Le roman de Dino Buzzati, Le Désert des Tartares, synthèse de huis clos et d’horizons infinis, devait naturellement séduire et effrayer les cinéastes. Antonioni, Visconti, Lean pensèrent s’y confronter ; c’est finalement Valerio Zurlini qui le porta à l’écran. Par la même occasion, il propose une interprétation tardive et originale du leitmotiv mélancolique de l’irréductible distance entre les hommes, si prégnant dans le cinéma italien d’après-guerre. Le film participe de ces œuvres presque grandes mais un peu ratées, qui n’emportent pas l’adhésion, mais frappent l’imagination.
Le Désert des Tartares est l’histoire de l’épuisement du motif héroïque dans une vie de garnison absurde. Drogo, jeune officier ambitieux, va prendre son service à la forteresse de Bastiani, aux confins de l’Empire. Le voyage est somptueux – les plans sont tournées en Iran, dans les déserts de rocaille entourant la cité antique de Bam – et Bastiani se révèle, dans sa majesté solitaire, comme un foyer de sens et d’histoire au milieu du désert. C’est l’unique fois où le fort se donne comme image cohérente, commensurable, humaine. Devenu lieu de l’« action », sa géographie devient biscornue et confuse. Zurlini ne procède pas à l’arpentage des lieux mais juxtapose des fragments d’espace que l’on est bien en peine – et c’est le but – de lier en un tout cohérent.
Cela vaut aussi du « monde » où la forteresse trouve sa place : sans qualité, sans est et ouest, sans nord et sud. Pas un monde précisément, mais un espace et un temps sans déterminations. Zurlini se révèle habile dans la (dé)construction de cet espace-temps sans géographie ni histoire où l’on ne sait où se trouve la frontière, la redoute, et où l’on s’aperçoit après coup du vieillissement des personnages, sans avoir eu l’idée du temps qui passe. Dans ce cadre, l’organisation de la vie de garnison et ses rapports de pouvoir apparaissent arbitraires, et d’une absurdité kafkaïenne.
Y a‑t-il d’ailleurs des rapports entre les individus ? Il ne paraît en tout cas pas y avoir de véritable relations, sinon de pure rivalité, ou lorsque émergent par fulgurance un amour ou une haine, sans qu’aucune évolution narrative notable ne s’en suive – hors le jeu des départs ou les déplacements des rapports de pouvoir qui vont avec. Le reste du temps, dans une immense passivité, les individus sont incapables de faire lien, d’agir les uns sur les autres ou d’interroger leur situation. Le prestige de la distribution (Philippe Noiret, Jean-Louis Trintignant, Jacques Perrin, Fernando Rey, Francisco Rabal, Helmut Griem, Laurent Terzieff, Vittorio Gassman, Max von Sydow !) renforce l’immense mélancolie de cet univers.

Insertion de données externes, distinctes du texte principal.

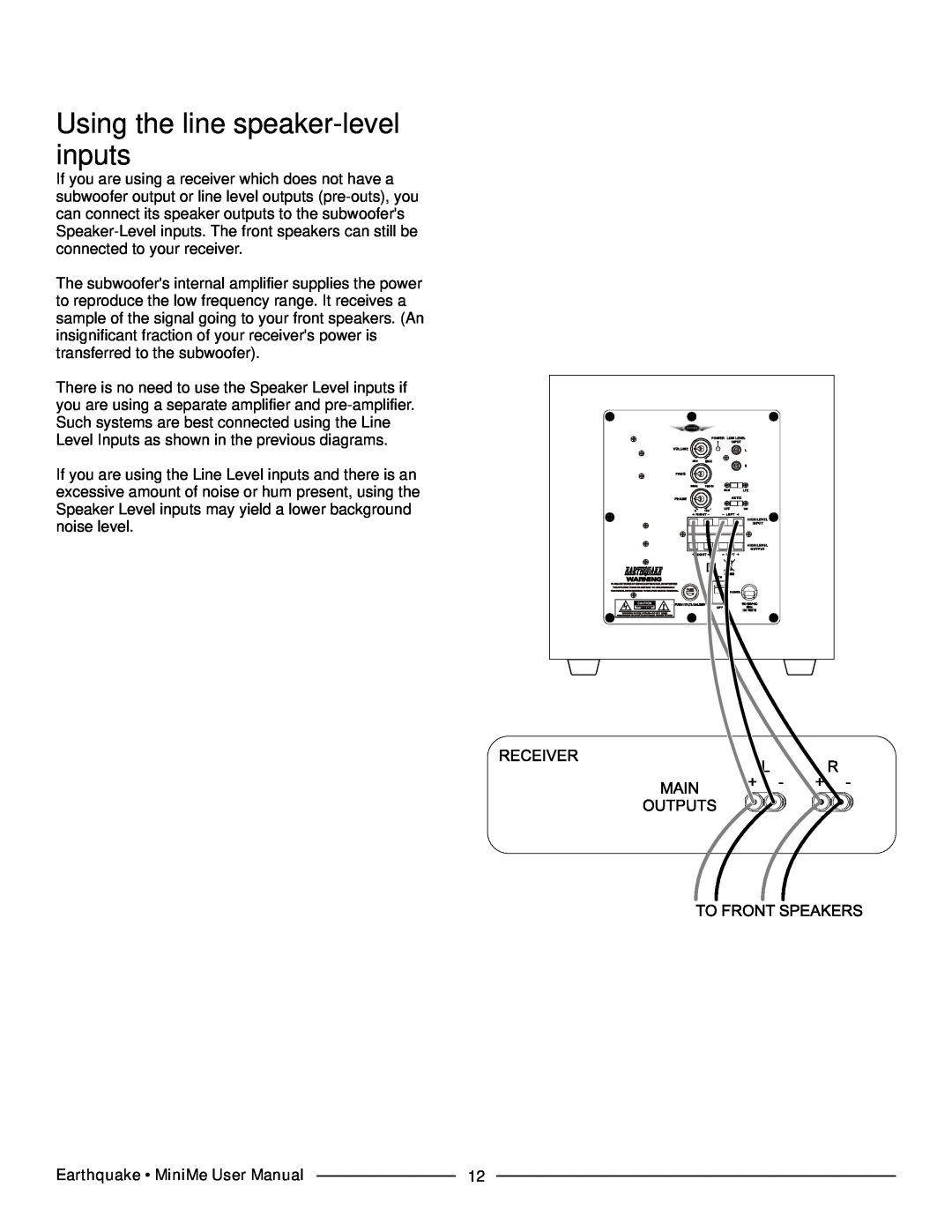 Earthquake Sound FF8 manual Using the line speaker-levelinputs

Quelques choix de mise en scène font montre d’un pathétique qui apparaît en décalage avec l’intention. Mais si le résultat est en demi-teinte, c’est surtout que la sécheresse affective qui sclérose Bastiani pèse aussi sur le film, qui souffre d’une certaine raideur. Le caractère exclusivement masculin de l’univers n’y est sans doute pas pour rien, quand l’on pense au désir et à la crudité avec lesquels Zurlini filme ses héroïnes (voir par exemple La Fille à la valise ou Le Professeur), et à la violence des sentiments qui les entourent. C’est comme si Zurlini, brillant dans la confusion et l’effusion des sentiments, se trouvait ici un peu à contre-emploi.

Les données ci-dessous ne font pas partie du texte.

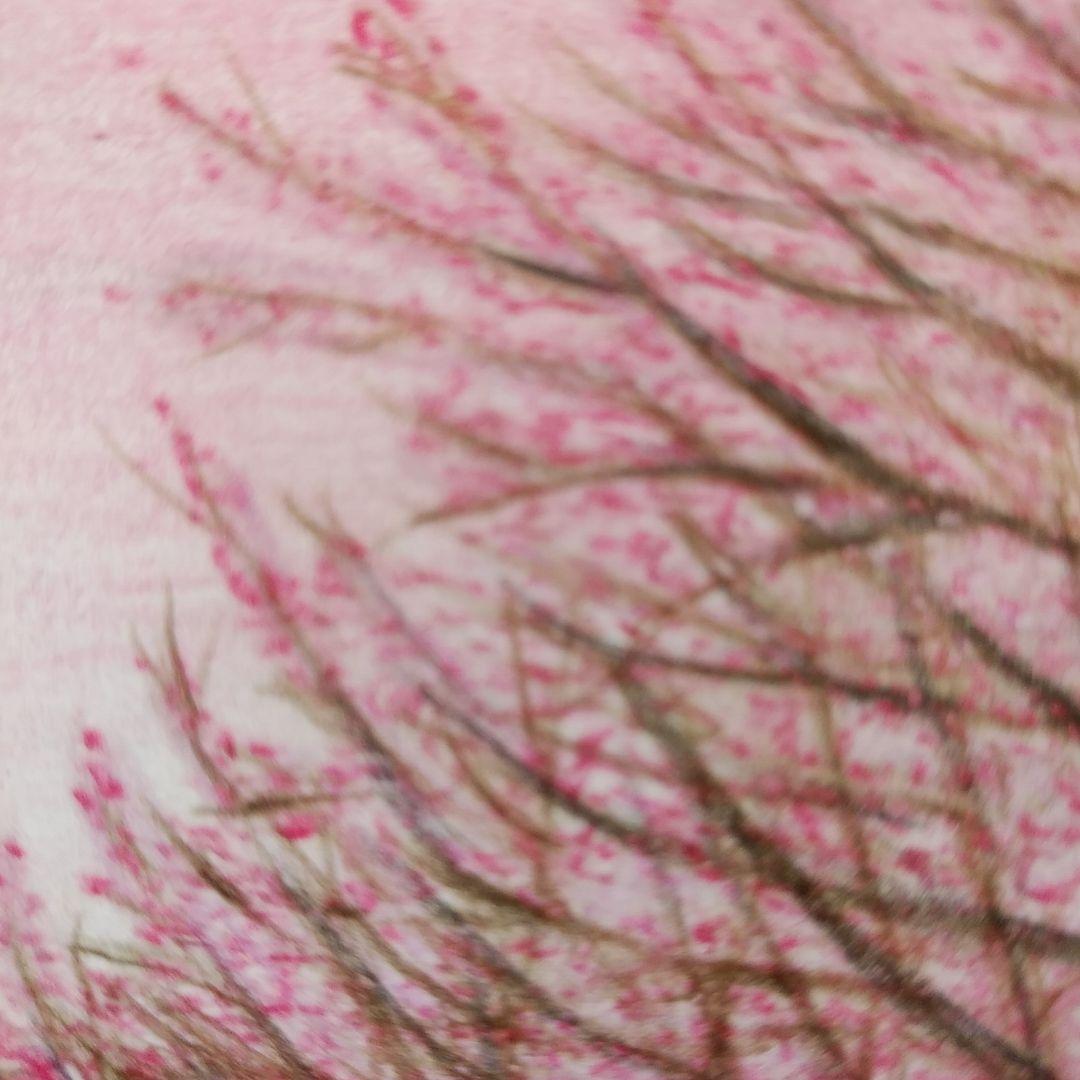 絵画色鉛筆風景画『富士と桜並木』原画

Quelques saillies viennent pourtant rompre cette léthargie, objet et danger du film. Ainsi de la scène de chasse au sanglier où les corps se libèrent en même temps que la caméra. Mais ce sont surtout les évocations des Tartares qui viennent donner son souffle au Désert des Tartares : un cheval blanc venu d’on ne sait où, des lumières apparaissant à l’horizon, des silhouettes entrevues dans la brume. Un autre régime d’image vient s’intercaler entre la structuration d’un espace fragmentaire et sans qualité et la description des jeux de prestance stériles des officiers. Des images floues, au statut ambigu : délires individuels, hallucinations collectives, tentatives d’auto-conviction ? Par elles se manifeste l’existence d’un esprit collectif qui rattache finalement les individus à leur lieu. Bastiani, à défaut d’avoir une histoire, se crée une mythologie. Zurlini aurait sans doute dû travailler plus avant dans cette direction, indéniablement la plus intéressante du film. Cela aurait donné une matière plus sensible au mystère qui enveloppe le désert, et qui reste finalement un peu théorique.